Results.index = df.drop (columns='area') .columns

Results

It is obvious that:

Principal component 1 is almost not affected by the second independent variable of data, per capita GDP, 0.034, and other independent variables have similar effects on it. Principal component 2 was most affected by the second independent variable of data, per capita GDP, which reached 0.94 result description.

Through the above PCA modeling, we compress nine independent variables into two principal components, and we also know which variables affect each principal component. Although the principal components obtained are of little significance, can we name the two principal components according to the influence of the variables on the principal components?

The first principal component has the same weight in the index of economic aggregate, so it can be named as the economic aggregate level, while the second principal component has a high weight only in the per capita GDP, which can be temporarily considered as the per capita level.

Note: the naming of the principal component here (including subsequent tweets about factor analysis) is carried out on the reduced-dimensional data, not the generated principal component, so that it has the value of comparison and description.

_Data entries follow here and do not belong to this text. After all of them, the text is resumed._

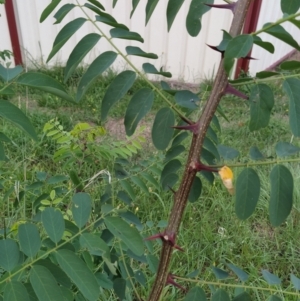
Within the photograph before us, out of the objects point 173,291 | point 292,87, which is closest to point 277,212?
point 292,87

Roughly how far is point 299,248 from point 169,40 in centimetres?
203

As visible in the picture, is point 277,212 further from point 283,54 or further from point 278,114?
point 283,54

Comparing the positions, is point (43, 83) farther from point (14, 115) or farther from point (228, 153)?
point (228, 153)

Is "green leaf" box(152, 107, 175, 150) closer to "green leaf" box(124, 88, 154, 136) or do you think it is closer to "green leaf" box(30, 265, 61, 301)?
"green leaf" box(124, 88, 154, 136)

The weight of each independent variable on the generated principal component only provides a reference for the naming of the principal component, and the real naming operation is for the compressed data.

New_data = pca.fit_transform (data) # fit_transform indicates that the reduced-dimensional data will be generated

Results = df.join (pd.DataFrame (new_data, # new_data is the dimensionally reduced data

Columns= ['economic aggregate level', 'per capita']) # spliced with the original data

Results

Draw the Boston matrix, the dot marking code of the scatter chart here is the excellent wheel of the predecessors, you can use it directly.

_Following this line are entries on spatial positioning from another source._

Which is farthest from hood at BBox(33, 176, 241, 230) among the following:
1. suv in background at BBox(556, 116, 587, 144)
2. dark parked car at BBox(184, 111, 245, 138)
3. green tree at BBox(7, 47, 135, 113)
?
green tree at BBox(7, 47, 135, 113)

Plt.figure (figsize= (10,8))

# basic scatter plot

X, y = results ['economic aggregate level'], results ['per capita level']

Label = results ['area']

Plt.scatter (x, y)

Plt.xlabel ('economic aggregate level'); plt.ylabel ('per capita level')

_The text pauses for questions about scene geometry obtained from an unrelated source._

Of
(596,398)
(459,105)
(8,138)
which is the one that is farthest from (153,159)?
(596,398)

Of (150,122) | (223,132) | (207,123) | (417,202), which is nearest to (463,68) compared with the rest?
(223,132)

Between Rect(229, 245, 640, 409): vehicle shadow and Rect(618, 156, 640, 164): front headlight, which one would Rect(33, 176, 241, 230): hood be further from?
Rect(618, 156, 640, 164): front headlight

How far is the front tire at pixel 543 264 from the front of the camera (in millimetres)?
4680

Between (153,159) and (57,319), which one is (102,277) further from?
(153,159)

# text tagging each point in the scatter chart

# # fixed code, no need to delve into it, just use it

# # to mark a point, you need to separate x and y and the label as in the previous code

For a dagger bjorl in zip (xmemy pr el label):

Plt.text (a, baked 0.1,'% s.'% l, ha='center', va='bottom', fontsize=14)

# add two vertical bars

Plt.vlines (x=results ['economic aggregate level'] .mean ()

Ymin=-1.5, ymax=3, colors='red')

Plt.hlines (y=results ['per capita'] .mean ()

Xmin=-4, xmax=6, colors='red')

Finally, as can be seen from the above picture:

The per capita economic level and economic aggregate level of Guangxi, Hebei, and Fujian are all on the low side. Shanghai's per capita economic level is very high, but the lack of economic gross level is only slightly better than the average. Guangdong's per capita economic level is slightly lower than the average, but the economic gross level is very high. "how to achieve data compression in Python" is introduced here. Thank you for your reading. If you want to know more about the industry, you can follow the website, the editor will output more high-quality practical articles for you!

Welcome to subscribe "Shulou Technology Information " to get latest news, interesting things and hot topics in the IT industry, and controls the hottest and latest Internet news, technology news and IT industry trends.

*The comments in the above article only represent the author's personal views and do not represent the views and positions of this website. If you have more insights, please feel free to contribute and share.